The execution time of CPU models is subject to the CPU load at that moment (e.g. if there are background tasks running on the OS, the execution time is longer).

Also we recommend setting a few of OpenMP environment variables for optimal CPU performance: https://github.com/mingfeima/convnet-benchmarks/blob/master/pytorch/run.sh#L16-L25.

Maybe you used Debug mode C++

Finally I find the main reason is that I use the libtorch built from source by myself, which is slower than official libtorch significantly.

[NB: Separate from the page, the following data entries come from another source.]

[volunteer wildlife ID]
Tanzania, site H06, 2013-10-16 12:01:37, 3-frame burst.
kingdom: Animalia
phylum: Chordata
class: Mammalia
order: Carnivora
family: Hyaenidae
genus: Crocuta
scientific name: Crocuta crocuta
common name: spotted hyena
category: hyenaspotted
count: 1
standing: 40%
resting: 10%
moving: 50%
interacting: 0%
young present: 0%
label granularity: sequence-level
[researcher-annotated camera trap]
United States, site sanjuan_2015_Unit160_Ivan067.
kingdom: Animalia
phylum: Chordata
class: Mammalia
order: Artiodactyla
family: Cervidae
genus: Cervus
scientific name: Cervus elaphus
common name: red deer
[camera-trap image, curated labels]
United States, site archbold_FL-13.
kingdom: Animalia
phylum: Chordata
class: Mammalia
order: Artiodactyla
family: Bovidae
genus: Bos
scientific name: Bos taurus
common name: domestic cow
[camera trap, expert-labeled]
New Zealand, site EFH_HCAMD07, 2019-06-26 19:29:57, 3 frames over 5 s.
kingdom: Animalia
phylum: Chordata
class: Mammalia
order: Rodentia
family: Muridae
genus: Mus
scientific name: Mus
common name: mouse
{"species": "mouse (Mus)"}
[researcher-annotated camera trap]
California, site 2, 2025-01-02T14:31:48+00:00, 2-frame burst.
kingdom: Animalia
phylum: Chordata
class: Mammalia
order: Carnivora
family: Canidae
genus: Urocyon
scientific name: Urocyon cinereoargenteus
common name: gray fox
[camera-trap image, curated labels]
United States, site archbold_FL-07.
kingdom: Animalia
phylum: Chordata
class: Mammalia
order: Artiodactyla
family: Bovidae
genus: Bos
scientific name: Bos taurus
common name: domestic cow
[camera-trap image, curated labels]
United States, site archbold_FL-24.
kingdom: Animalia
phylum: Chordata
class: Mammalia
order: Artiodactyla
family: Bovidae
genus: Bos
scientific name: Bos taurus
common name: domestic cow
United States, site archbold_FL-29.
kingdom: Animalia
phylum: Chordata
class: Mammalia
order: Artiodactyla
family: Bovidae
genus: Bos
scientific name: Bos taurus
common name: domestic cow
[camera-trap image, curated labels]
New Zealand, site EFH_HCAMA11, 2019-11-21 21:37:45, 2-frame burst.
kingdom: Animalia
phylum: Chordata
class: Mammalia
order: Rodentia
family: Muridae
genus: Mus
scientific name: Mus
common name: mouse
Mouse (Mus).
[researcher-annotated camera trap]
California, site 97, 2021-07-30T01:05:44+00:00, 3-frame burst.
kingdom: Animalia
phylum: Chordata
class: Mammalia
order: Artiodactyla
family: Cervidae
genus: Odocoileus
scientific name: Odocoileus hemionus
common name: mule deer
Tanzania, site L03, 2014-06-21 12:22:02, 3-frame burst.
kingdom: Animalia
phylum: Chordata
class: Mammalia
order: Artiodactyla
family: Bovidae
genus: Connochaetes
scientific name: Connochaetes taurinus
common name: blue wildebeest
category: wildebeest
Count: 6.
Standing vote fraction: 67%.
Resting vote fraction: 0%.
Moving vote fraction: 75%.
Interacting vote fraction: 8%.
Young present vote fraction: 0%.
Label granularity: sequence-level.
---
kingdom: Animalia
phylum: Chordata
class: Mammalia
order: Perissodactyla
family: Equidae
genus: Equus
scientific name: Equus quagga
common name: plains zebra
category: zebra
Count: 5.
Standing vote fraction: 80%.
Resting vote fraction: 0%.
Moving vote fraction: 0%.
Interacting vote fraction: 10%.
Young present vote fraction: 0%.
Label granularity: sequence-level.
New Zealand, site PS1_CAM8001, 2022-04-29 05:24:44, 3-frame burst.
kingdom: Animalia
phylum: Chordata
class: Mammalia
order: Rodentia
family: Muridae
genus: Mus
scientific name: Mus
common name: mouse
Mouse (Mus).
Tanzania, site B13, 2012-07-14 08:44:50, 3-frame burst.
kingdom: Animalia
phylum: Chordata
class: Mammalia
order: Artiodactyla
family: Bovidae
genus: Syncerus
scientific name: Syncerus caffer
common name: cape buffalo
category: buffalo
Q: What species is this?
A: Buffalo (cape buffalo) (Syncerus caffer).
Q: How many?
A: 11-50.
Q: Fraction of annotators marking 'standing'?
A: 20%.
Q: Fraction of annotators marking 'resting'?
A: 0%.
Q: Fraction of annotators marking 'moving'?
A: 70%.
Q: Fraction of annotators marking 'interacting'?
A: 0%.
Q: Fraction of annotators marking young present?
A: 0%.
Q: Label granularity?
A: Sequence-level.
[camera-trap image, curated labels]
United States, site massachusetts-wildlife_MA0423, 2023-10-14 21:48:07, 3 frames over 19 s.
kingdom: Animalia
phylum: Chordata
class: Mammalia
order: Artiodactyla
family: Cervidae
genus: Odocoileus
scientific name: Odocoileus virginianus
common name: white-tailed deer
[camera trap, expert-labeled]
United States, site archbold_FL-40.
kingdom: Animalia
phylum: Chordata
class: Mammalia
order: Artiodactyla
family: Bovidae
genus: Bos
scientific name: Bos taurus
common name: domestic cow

Is there an official guide about how to build libtorch from source?

if you run the setup.py to install Pytorch, then the libtorch will also be built. Here is a little guide on how to build libtorch in a clean anaconda environment. Using it, I also experience that the Python API is ~2x faster. Although it is not as significant, I also wonder where that speed up comes from, since this is the official way to build Pytorch

Python Operation Time(s) 0.0018
C++ Operation Time(s) 0.00416361

I follow you guide and encounter such error when making:

undefined reference to symbol 'omp_get_num_threads@@OMP_1.0'
//home/allen/miniconda3/envs/pytorch/lib/libgomp.so.1: error adding symbols: DSO missing from command line
collect2: error: ld returned 1 exit status

Any advice?

Maybe you are missing packages in miniconda

Yes, I met the same, have you solve this?

You are missing the warm start part. Before you take the main loop into account , you shall take a 5 or 10 circle loop to warm start the CPU/GPU.

1 Like

I also meet your problem.I use your Cpp code ,firstly,it has two times that need 0.02 s,then,it become to 0.003s.
Also ,the reason why I see this website is that i load a TorchScript torch::jit::load( ),and I find that sometimes,it need 300us in forward,sometimes,it need 30000 or more us in forward.However,I did not build from source.
environment
libtorch 1.2
i7-8750H

In my code, I only do the first inference, then obtain network output from the exe file. Is there a way to make the first inference faster if I run the exe file multiple times?

Mybe this issue can help: https://github.com/pytorch/pytorch/issues/20156

A side note: when you benchmark libtorch against python, please use release version instead of the DEBUG version and the program can be optimized with optimization flag -O3.